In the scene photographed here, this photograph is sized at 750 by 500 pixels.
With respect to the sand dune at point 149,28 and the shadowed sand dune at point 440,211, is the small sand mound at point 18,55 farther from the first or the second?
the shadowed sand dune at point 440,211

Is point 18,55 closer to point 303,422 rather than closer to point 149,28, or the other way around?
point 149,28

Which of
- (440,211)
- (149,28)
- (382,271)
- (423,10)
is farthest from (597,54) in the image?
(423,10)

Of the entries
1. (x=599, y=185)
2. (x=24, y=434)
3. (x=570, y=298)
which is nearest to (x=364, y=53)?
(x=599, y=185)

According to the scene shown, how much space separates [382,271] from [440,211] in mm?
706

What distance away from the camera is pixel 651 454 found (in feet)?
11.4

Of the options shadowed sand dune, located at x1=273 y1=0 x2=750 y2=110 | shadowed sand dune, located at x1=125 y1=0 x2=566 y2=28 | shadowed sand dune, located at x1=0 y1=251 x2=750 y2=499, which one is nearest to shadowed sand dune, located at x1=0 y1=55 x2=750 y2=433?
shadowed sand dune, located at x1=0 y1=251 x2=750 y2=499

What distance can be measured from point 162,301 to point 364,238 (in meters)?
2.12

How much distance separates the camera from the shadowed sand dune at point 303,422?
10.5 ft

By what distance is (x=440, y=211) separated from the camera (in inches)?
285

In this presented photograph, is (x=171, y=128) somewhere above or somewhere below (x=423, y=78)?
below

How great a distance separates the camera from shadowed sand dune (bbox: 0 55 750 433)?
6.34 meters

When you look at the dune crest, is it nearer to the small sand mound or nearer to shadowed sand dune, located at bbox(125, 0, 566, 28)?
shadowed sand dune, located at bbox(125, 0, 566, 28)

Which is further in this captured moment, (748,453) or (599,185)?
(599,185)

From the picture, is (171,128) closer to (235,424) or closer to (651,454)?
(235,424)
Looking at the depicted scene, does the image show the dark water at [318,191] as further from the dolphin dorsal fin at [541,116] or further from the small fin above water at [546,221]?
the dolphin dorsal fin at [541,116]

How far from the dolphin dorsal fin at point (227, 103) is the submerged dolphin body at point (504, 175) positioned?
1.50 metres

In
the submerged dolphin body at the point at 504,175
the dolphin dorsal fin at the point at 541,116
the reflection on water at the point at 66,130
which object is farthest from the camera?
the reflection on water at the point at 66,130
......
Copy the data from the line with "How much distance" up to and including the line with "6.34 meters", switching "camera" to "viewer" and leaving everything else the same.

How much distance separates the viewer from the shadowed sand dune at point 303,422?
10.5 ft

By what distance is (x=440, y=211) separated from the viewer (in inches)?
285

In this presented photograph, is (x=171, y=128) somewhere above or somewhere below (x=423, y=78)?
below

How great a distance separates the viewer from shadowed sand dune (bbox: 0 55 750 433)?
6.34 meters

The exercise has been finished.